REQUIRED WORK:
A verbatim copy of every entry is required. Produce it now.

** MATERIAL FOR THIS EXERCISE follows **

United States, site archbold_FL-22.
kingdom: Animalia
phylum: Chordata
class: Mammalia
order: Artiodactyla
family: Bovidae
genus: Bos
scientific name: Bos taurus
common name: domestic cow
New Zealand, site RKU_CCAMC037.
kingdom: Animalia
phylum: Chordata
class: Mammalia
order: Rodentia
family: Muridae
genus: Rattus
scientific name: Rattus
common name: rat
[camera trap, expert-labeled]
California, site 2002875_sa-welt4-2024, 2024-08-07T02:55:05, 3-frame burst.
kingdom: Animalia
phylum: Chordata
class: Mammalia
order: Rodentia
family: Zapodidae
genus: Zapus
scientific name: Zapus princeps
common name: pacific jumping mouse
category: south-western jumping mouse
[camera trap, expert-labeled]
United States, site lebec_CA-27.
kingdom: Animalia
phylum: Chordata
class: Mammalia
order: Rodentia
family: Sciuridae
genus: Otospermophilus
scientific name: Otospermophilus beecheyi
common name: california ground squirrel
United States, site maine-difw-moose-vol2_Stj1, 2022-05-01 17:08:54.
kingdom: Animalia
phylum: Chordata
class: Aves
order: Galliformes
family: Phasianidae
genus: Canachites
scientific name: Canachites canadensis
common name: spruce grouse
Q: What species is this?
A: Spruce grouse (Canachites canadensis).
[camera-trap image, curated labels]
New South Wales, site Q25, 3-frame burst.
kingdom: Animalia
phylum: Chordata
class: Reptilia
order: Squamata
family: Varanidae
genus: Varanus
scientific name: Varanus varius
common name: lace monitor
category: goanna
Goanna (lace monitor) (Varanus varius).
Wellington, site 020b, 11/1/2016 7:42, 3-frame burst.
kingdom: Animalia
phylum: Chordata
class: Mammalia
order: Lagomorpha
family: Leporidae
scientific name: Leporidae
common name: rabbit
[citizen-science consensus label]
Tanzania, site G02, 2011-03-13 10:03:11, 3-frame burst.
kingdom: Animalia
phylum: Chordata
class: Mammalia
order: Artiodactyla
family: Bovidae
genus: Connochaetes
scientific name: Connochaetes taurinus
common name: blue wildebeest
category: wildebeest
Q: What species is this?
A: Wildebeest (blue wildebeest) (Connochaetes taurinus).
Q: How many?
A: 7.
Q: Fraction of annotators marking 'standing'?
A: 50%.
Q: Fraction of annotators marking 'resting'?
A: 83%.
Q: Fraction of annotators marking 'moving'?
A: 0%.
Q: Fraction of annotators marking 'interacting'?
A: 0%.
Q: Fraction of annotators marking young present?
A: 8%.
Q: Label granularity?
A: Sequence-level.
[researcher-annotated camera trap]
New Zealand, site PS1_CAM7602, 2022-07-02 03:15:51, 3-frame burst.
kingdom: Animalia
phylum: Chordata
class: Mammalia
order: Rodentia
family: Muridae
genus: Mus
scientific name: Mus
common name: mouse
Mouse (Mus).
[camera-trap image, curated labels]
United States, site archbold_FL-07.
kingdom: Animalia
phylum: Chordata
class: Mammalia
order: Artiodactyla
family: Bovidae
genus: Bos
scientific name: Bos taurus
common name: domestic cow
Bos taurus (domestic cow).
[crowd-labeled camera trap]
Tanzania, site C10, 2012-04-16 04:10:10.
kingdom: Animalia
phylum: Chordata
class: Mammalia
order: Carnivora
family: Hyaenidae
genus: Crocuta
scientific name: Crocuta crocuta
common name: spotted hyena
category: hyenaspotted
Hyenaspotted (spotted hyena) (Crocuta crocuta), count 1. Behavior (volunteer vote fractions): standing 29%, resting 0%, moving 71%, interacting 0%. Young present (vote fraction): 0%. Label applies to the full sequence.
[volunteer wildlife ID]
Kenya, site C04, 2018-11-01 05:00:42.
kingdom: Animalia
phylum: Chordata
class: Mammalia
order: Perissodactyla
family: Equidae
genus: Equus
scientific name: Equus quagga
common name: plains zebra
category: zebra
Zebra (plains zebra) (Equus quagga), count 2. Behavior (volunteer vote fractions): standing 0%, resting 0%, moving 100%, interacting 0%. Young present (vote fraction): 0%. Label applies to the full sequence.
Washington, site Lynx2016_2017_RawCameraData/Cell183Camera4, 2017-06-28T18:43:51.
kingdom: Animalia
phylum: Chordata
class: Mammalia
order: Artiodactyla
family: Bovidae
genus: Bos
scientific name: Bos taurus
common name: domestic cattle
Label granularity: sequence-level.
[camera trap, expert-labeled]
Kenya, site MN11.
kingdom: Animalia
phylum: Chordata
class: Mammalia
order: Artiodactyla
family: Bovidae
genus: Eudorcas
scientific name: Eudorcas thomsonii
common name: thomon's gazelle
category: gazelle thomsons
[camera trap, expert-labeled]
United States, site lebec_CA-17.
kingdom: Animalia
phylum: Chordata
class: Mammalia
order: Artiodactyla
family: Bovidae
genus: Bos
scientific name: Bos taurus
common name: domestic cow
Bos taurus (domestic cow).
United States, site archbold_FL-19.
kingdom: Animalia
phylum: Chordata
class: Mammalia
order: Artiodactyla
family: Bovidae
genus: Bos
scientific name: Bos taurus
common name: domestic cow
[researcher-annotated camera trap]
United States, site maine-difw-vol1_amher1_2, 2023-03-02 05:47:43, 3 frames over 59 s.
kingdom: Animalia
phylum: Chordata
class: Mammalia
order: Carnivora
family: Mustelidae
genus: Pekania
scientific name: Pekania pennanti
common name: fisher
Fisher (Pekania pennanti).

** End of MATERIAL FOR THIS EXERCISE **

EXERCISE OUTPUT:
United States, site archbold_FL-22.
kingdom: Animalia
phylum: Chordata
class: Mammalia
order: Artiodactyla
family: Bovidae
genus: Bos
scientific name: Bos taurus
common name: domestic cow
New Zealand, site RKU_CCAMC037.
kingdom: Animalia
phylum: Chordata
class: Mammalia
order: Rodentia
family: Muridae
genus: Rattus
scientific name: Rattus
common name: rat
[camera trap, expert-labeled]
California, site 2002875_sa-welt4-2024, 2024-08-07T02:55:05, 3-frame burst.
kingdom: Animalia
phylum: Chordata
class: Mammalia
order: Rodentia
family: Zapodidae
genus: Zapus
scientific name: Zapus princeps
common name: pacific jumping mouse
category: south-western jumping mouse
[camera trap, expert-labeled]
United States, site lebec_CA-27.
kingdom: Animalia
phylum: Chordata
class: Mammalia
order: Rodentia
family: Sciuridae
genus: Otospermophilus
scientific name: Otospermophilus beecheyi
common name: california ground squirrel
United States, site maine-difw-moose-vol2_Stj1, 2022-05-01 17:08:54.
kingdom: Animalia
phylum: Chordata
class: Aves
order: Galliformes
family: Phasianidae
genus: Canachites
scientific name: Canachites canadensis
common name: spruce grouse
Q: What species is this?
A: Spruce grouse (Canachites canadensis).
[camera-trap image, curated labels]
New South Wales, site Q25, 3-frame burst.
kingdom: Animalia
phylum: Chordata
class: Reptilia
order: Squamata
family: Varanidae
genus: Varanus
scientific name: Varanus varius
common name: lace monitor
category: goanna
Goanna (lace monitor) (Varanus varius).
Wellington, site 020b, 11/1/2016 7:42, 3-frame burst.
kingdom: Animalia
phylum: Chordata
class: Mammalia
order: Lagomorpha
family: Leporidae
scientific name: Leporidae
common name: rabbit
[citizen-science consensus label]
Tanzania, site G02, 2011-03-13 10:03:11, 3-frame burst.
kingdom: Animalia
phylum: Chordata
class: Mammalia
order: Artiodactyla
family: Bovidae
genus: Connochaetes
scientific name: Connochaetes taurinus
common name: blue wildebeest
category: wildebeest
Q: What species is this?
A: Wildebeest (blue wildebeest) (Connochaetes taurinus).
Q: How many?
A: 7.
Q: Fraction of annotators marking 'standing'?
A: 50%.
Q: Fraction of annotators marking 'resting'?
A: 83%.
Q: Fraction of annotators marking 'moving'?
A: 0%.
Q: Fraction of annotators marking 'interacting'?
A: 0%.
Q: Fraction of annotators marking young present?
A: 8%.
Q: Label granularity?
A: Sequence-level.
[researcher-annotated camera trap]
New Zealand, site PS1_CAM7602, 2022-07-02 03:15:51, 3-frame burst.
kingdom: Animalia
phylum: Chordata
class: Mammalia
order: Rodentia
family: Muridae
genus: Mus
scientific name: Mus
common name: mouse
Mouse (Mus).
[camera-trap image, curated labels]
United States, site archbold_FL-07.
kingdom: Animalia
phylum: Chordata
class: Mammalia
order: Artiodactyla
family: Bovidae
genus: Bos
scientific name: Bos taurus
common name: domestic cow
Bos taurus (domestic cow).
[crowd-labeled camera trap]
Tanzania, site C10, 2012-04-16 04:10:10.
kingdom: Animalia
phylum: Chordata
class: Mammalia
order: Carnivora
family: Hyaenidae
genus: Crocuta
scientific name: Crocuta crocuta
common name: spotted hyena
category: hyenaspotted
Hyenaspotted (spotted hyena) (Crocuta crocuta), count 1. Behavior (volunteer vote fractions): standing 29%, resting 0%, moving 71%, interacting 0%. Young present (vote fraction): 0%. Label applies to the full sequence.
[volunteer wildlife ID]
Kenya, site C04, 2018-11-01 05:00:42.
kingdom: Animalia
phylum: Chordata
class: Mammalia
order: Perissodactyla
family: Equidae
genus: Equus
scientific name: Equus quagga
common name: plains zebra
category: zebra
Zebra (plains zebra) (Equus quagga), count 2. Behavior (volunteer vote fractions): standing 0%, resting 0%, moving 100%, interacting 0%. Young present (vote fraction): 0%. Label applies to the full sequence.
Washington, site Lynx2016_2017_RawCameraData/Cell183Camera4, 2017-06-28T18:43:51.
kingdom: Animalia
phylum: Chordata
class: Mammalia
order: Artiodactyla
family: Bovidae
genus: Bos
scientific name: Bos taurus
common name: domestic cattle
Label granularity: sequence-level.
[camera trap, expert-labeled]
Kenya, site MN11.
kingdom: Animalia
phylum: Chordata
class: Mammalia
order: Artiodactyla
family: Bovidae
genus: Eudorcas
scientific name: Eudorcas thomsonii
common name: thomon's gazelle
category: gazelle thomsons
[camera trap, expert-labeled]
United States, site lebec_CA-17.
kingdom: Animalia
phylum: Chordata
class: Mammalia
order: Artiodactyla
family: Bovidae
genus: Bos
scientific name: Bos taurus
common name: domestic cow
Bos taurus (domestic cow).
United States, site archbold_FL-19.
kingdom: Animalia
phylum: Chordata
class: Mammalia
order: Artiodactyla
family: Bovidae
genus: Bos
scientific name: Bos taurus
common name: domestic cow
[researcher-annotated camera trap]
United States, site maine-difw-vol1_amher1_2, 2023-03-02 05:47:43, 3 frames over 59 s.
kingdom: Animalia
phylum: Chordata
class: Mammalia
order: Carnivora
family: Mustelidae
genus: Pekania
scientific name: Pekania pennanti
common name: fisher
Fisher (Pekania pennanti).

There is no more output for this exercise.